* OBJECTIVE A
Answer these questions using the Firefox 42 article.
(i) On what date did Mozilla release Firefox 42?
(ii) In which browsing mode is Tracking Protection enabled?
(iii) Which two add-ons does the article name as already providing this kind of blocking in Firefox?

* READING PASSAGE
Mozilla's Firefox 42 includes advanced protection against tracking ads, analytics trackers, and social share buttons.

9 Ways To Bulletproof Your Privacy Policy
9 Ways To Bulletproof Your Privacy Policy
(Click image for larger view and slideshow.)

Mozilla rolled out its latest version of the Firefox browser (v42) on Nov. 3 with a new feature that actively blocks anything that tracks you online, including ads and social share buttons. Firefox 42 also includes patches for some security vulnerabilities.

The new feature called Tracking Protection is only enabled when the user is in Private Browsing mode. It continues Firefox's focus on privacy.

"With the release of Tracking Protection in Firefox Private Browsing we are leading the industry by giving you control over the data that third parties receive from you online. No other browser's Private Browsing mode protects you the way Firefox does -- not Chrome, not Safari, not Microsoft Edge or Internet Explorer," vice president of the Firefox product Nick Nguyen wrote on the Firefox blog

Nguyen went on in his statement to explain in further detail what the process will do for users.

"Private Browsing with Tracking Protection in Firefox for Windows, Mac, Android and Linux actively blocks content like ads, analytics trackers and social share buttons that may record your behavior without your knowledge across sites," Nguyen wrote.

In the video that accompanies the announcement he says, "You might notice that some web pages load more quickly with tracking protection. We don't think you'll mind."

Firefox has an add-on mechanism that has already been used by others like AdBlock Plus and the Electronic Frontier Foundation's Privacy Badger to extend the browser's functionality into this kind of blocking.

Firefox Screenshot before Tracking Protection
(Image: Larry Loeb)

Firefox Screenshot before Tracking Protection

(Image: Larry Loeb)

Firefox Screenshot after Tracking Protection
(Image: Larry Loeb)

Firefox Screenshot after Tracking Protection

(Image: Larry Loeb)

But Firefox is taking a different approach than a typical ad blocker. Firefox looks only for those elements (whether ads or other things) that perform user-tracking and then blocks them.

Having this feature readily available inside the browser can only increase adoption. It may be that this feature will introduce tracking blocker privacy to those that have not yet acquired the add-on extensions. The feature might even give users a reason to migrate to Firefox as their go-to browser, since it differentiates Firefox from other browsers.

* STORED ROWS
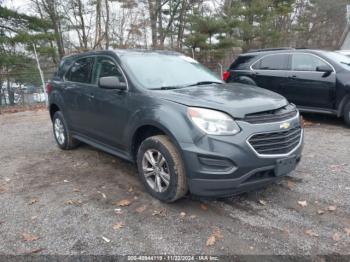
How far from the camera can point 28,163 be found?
212 inches

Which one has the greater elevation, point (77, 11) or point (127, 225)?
point (77, 11)

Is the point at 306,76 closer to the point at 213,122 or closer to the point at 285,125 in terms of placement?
the point at 285,125

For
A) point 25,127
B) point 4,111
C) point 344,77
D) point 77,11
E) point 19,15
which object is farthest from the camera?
point 77,11

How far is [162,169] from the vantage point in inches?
138

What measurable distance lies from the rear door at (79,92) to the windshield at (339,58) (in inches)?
199

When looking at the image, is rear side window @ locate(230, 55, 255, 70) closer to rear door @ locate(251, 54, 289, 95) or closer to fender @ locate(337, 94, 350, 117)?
rear door @ locate(251, 54, 289, 95)

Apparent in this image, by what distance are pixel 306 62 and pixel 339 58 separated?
67cm

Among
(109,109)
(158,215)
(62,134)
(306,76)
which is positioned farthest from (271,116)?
(306,76)

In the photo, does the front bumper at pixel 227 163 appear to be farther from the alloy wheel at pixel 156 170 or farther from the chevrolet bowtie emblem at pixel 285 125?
the alloy wheel at pixel 156 170

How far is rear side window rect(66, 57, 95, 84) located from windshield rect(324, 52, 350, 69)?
16.6 ft

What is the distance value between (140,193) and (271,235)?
5.49ft

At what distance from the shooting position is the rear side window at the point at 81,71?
489 cm

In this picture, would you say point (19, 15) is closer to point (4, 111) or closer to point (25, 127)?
point (4, 111)

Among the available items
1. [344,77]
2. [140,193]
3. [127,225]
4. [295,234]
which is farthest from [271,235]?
[344,77]
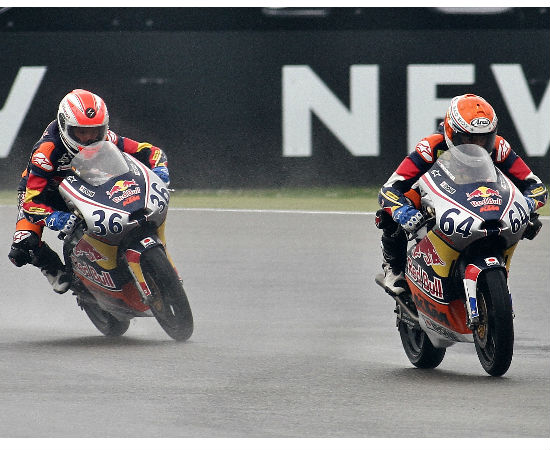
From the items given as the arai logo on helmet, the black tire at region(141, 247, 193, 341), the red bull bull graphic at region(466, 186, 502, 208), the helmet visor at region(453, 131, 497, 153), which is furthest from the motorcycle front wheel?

* OBJECTIVE B
Extract, without any change, the part of the records that opens with the line containing "How far is [162,169]" and runs through the end of the records. Leave out the pictures.

* EXPECTED OUTPUT A
(i) Nov. 3
(ii) Private Browsing mode
(iii) AdBlock Plus and the Electronic Frontier Foundation's Privacy Badger

* EXPECTED OUTPUT B
How far is [162,169] from the vantage point in inches?
138

What measurable distance lies from the rear door at (79,92) to the windshield at (339,58) (in inches)?
199

When looking at the image, is rear side window @ locate(230, 55, 255, 70) closer to rear door @ locate(251, 54, 289, 95) or closer to fender @ locate(337, 94, 350, 117)?
rear door @ locate(251, 54, 289, 95)

Apparent in this image, by what distance are pixel 306 62 and pixel 339 58 separated?
67cm

Among
(109,109)
(158,215)
(62,134)
(306,76)
which is positioned farthest from (271,116)?
(306,76)

In the photo, does the front bumper at pixel 227 163 appear to be farther from the alloy wheel at pixel 156 170 or farther from the chevrolet bowtie emblem at pixel 285 125?
the alloy wheel at pixel 156 170

How far is rear side window rect(66, 57, 95, 84) located from windshield rect(324, 52, 350, 69)?
16.6 ft

What is the distance value between (140,193) and (271,235)?
5.49ft

At what distance from the shooting position is the rear side window at the point at 81,71?
489 cm

In this picture, would you say point (19, 15) is closer to point (4, 111) or closer to point (25, 127)?
point (4, 111)

Among the available items
1. [344,77]
2. [140,193]
3. [127,225]
4. [295,234]
which is farthest from [271,235]?
[344,77]
From the items given as the arai logo on helmet, the black tire at region(141, 247, 193, 341), the red bull bull graphic at region(466, 186, 502, 208), the helmet visor at region(453, 131, 497, 153), which is furthest from the motorcycle front wheel?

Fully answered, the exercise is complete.